* BEGIN *
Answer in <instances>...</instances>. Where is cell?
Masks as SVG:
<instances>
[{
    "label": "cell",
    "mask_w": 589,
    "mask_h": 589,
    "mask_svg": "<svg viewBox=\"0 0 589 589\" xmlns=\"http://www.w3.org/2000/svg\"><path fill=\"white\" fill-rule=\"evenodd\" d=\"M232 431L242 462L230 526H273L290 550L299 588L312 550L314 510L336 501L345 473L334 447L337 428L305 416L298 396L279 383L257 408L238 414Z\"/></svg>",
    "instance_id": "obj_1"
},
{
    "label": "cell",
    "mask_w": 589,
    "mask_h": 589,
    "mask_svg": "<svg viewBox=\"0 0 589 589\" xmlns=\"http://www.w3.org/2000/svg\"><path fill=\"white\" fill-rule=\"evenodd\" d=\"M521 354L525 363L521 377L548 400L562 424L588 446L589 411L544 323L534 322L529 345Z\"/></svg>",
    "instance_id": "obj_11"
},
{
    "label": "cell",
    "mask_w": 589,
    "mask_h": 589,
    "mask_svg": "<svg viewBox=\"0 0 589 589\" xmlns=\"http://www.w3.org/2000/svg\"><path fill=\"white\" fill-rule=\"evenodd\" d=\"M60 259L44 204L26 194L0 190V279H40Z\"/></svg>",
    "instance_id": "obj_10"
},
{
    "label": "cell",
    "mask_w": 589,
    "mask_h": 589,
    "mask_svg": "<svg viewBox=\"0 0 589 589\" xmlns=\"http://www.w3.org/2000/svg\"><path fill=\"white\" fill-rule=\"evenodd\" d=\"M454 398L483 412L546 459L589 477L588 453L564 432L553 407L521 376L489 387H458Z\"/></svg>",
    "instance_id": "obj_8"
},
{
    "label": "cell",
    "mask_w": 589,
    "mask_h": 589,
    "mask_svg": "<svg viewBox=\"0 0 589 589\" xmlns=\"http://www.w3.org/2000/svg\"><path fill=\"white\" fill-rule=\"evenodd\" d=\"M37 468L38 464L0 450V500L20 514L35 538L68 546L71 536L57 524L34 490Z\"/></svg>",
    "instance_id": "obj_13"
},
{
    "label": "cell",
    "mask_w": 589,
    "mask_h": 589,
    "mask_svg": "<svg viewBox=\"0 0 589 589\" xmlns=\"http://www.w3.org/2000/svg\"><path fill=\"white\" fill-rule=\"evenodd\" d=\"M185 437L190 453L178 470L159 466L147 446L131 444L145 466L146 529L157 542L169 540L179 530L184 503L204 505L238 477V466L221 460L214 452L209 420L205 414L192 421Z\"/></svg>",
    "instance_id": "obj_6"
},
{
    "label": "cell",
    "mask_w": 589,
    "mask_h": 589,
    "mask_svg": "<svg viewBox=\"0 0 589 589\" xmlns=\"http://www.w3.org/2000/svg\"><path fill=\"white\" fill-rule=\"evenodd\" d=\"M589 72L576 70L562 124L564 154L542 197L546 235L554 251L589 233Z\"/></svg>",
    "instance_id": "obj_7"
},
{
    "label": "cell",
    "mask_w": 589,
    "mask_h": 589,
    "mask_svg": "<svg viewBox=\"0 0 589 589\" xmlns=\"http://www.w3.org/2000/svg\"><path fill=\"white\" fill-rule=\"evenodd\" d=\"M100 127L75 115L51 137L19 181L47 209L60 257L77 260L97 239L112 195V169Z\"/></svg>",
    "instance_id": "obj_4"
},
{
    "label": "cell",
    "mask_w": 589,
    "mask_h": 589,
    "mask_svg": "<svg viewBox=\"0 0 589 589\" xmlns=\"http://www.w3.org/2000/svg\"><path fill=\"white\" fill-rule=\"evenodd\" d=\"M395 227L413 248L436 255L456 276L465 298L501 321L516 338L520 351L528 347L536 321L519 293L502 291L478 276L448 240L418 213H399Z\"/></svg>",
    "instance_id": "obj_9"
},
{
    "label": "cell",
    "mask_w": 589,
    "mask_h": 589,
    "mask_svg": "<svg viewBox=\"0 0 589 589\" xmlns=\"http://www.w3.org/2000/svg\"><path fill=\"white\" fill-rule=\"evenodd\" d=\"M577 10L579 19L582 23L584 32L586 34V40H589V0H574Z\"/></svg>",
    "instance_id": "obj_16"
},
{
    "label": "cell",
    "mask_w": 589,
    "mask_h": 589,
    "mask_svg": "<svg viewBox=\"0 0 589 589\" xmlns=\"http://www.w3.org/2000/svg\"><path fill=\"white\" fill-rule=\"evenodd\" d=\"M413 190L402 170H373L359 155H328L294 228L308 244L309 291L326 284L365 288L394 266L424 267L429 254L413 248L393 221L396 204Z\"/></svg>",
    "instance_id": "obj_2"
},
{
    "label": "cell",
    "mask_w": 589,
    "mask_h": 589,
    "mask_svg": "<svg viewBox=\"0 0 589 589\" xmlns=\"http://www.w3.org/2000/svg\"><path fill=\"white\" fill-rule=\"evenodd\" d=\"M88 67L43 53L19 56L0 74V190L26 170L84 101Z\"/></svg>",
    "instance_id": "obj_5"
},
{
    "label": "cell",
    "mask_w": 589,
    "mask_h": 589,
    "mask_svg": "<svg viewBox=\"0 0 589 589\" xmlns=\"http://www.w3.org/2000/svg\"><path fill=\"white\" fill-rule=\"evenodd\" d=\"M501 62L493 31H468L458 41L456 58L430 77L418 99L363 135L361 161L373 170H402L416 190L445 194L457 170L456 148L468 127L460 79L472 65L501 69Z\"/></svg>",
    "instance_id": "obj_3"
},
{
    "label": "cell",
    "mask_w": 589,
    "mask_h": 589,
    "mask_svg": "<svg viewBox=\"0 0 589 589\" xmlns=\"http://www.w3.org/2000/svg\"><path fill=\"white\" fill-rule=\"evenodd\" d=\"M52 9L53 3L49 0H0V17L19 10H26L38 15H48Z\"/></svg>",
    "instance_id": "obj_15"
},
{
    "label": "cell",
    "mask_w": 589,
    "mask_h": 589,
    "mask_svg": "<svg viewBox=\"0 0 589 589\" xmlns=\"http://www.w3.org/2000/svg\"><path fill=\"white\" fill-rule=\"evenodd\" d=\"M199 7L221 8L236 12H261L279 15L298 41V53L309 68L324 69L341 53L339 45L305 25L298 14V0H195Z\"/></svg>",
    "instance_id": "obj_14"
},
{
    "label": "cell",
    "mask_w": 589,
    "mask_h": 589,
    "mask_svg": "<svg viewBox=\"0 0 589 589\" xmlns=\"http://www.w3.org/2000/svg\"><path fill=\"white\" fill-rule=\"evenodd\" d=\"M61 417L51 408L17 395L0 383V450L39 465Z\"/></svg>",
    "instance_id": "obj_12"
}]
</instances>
* END *
**Stated goal**
Show each line of the data that contains the string "instances".

**Response to the exercise**
Answer in <instances>...</instances>. Where is cell?
<instances>
</instances>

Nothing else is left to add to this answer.